# [Given task 1]
Arrange everything in the records from the line containing "Transcribe the sheet" down to the last line of the records as a JSON list of strings, one string per line. Leave out blank lines.

# [Page extract]
((
A Public Education: Foster Youth Share Experiences with Social Workers
The first part of a two part segment featuring Holly Kernan, Jennifer Rodriguez, Heather Matheson, Miriam Yarde, and Ricardo Ramirez.
On Thursday nights during the spring semester, Fostering Media Connections Director Daniel Heimpel teaches a course called Journalism for Social Change at the University of California, Berkeley’s Goldman School of Public Policy. Journalism for Social Change explores how solution-based journalism can drive public and political will to advance positive reform in the child welfare system.
On March 13, Holly Kernan, the news director at KALW, a public radio station in San Francisco, led a thoughtful conversation on the big issues children who experience foster care face.
In the first of this two part series, Holly queries Jennifer Rodriguez, director of the Youth Law Center, Miriam Yarde, a student at UC Berkeley, Heather Matheson, a student at San Francisco State University and Ricard Ramirez, a member of the California Youth Connection, on their thoughts about the people meant to be the anchor in their lives: social workers.
Below you can read the entire transcript of this section in the conversation.
Daniel Heimpel: We have a very nice conversation that will be led by Holly Kernan, who is the News Director for KALW, who also teaches at Mills College, who has done great work around child welfare issues, done great work generally. You have built up the newsroom at KALW, so we’ve got more than one voice in local radio in the Bay Area thanks to this woman right here, so thank you for that. We have Heather, Miriam, and Ricardo who are joining us to have a conversation about child welfare and the reasons why [and] what happens to kids who enter the system.
Holly Kernan: Well, thanks for having us here. We have got our panel of experts to really kind of delve into this issue.
))
# [Given task 2]
Reproduce word for word everything in the foster youth article from "In the first" down to "lives: social workers.".

# [Items]
((
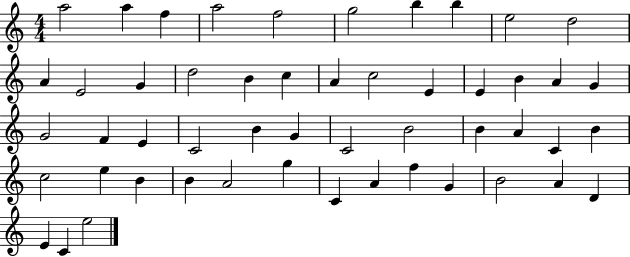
{
  \clef treble
  \numericTimeSignature
  \time 4/4
  \key c \major
  a''2 a''4 f''4 | a''2 f''2 | g''2 b''4 b''4 | e''2 d''2 | \break a'4 e'2 g'4 | d''2 b'4 c''4 | a'4 c''2 e'4 | e'4 b'4 a'4 g'4 | \break g'2 f'4 e'4 | c'2 b'4 g'4 | c'2 b'2 | b'4 a'4 c'4 b'4 | \break c''2 e''4 b'4 | b'4 a'2 g''4 | c'4 a'4 f''4 g'4 | b'2 a'4 d'4 | \break e'4 c'4 e''2 | \bar "|."
}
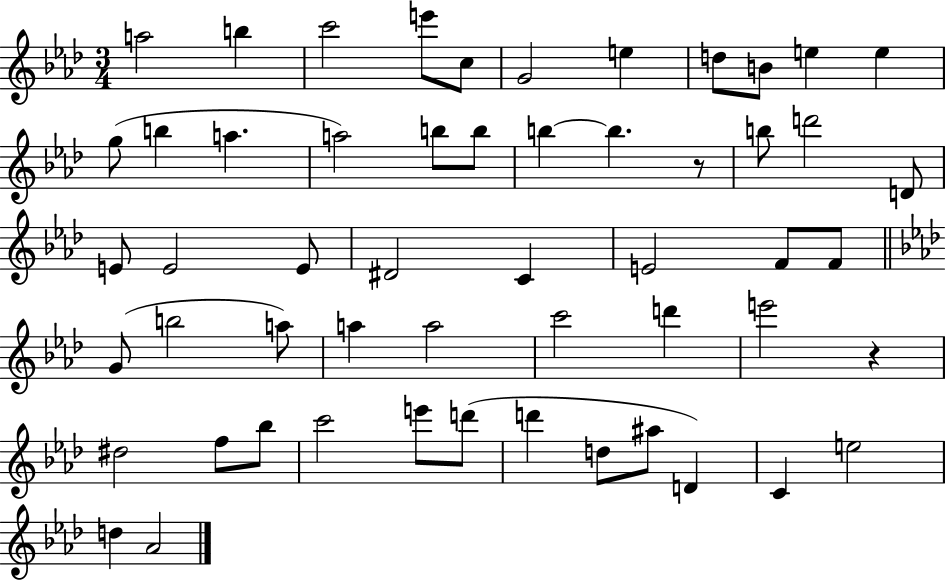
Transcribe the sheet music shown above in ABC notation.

X:1
T:Untitled
M:3/4
L:1/4
K:Ab
a2 b c'2 e'/2 c/2 G2 e d/2 B/2 e e g/2 b a a2 b/2 b/2 b b z/2 b/2 d'2 D/2 E/2 E2 E/2 ^D2 C E2 F/2 F/2 G/2 b2 a/2 a a2 c'2 d' e'2 z ^d2 f/2 _b/2 c'2 e'/2 d'/2 d' d/2 ^a/2 D C e2 d _A2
))
# [Correct response 1]
[
  "Transcribe the sheet music shown above in ABC notation.",
  "X:1",
  "T:Untitled",
  "M:3/4",
  "L:1/4",
  "K:Ab",
  "a2 b c'2 e'/2 c/2 G2 e d/2 B/2 e e g/2 b a a2 b/2 b/2 b b z/2 b/2 d'2 D/2 E/2 E2 E/2 ^D2 C E2 F/2 F/2 G/2 b2 a/2 a a2 c'2 d' e'2 z ^d2 f/2 _b/2 c'2 e'/2 d'/2 d' d/2 ^a/2 D C e2 d _A2"
]

# [Correct response 2]
In the first of this two part series, Holly queries Jennifer Rodriguez, director of the Youth Law Center, Miriam Yarde, a student at UC Berkeley, Heather Matheson, a student at San Francisco State University and Ricard Ramirez, a member of the California Youth Connection, on their thoughts about the people meant to be the anchor in their lives: social workers.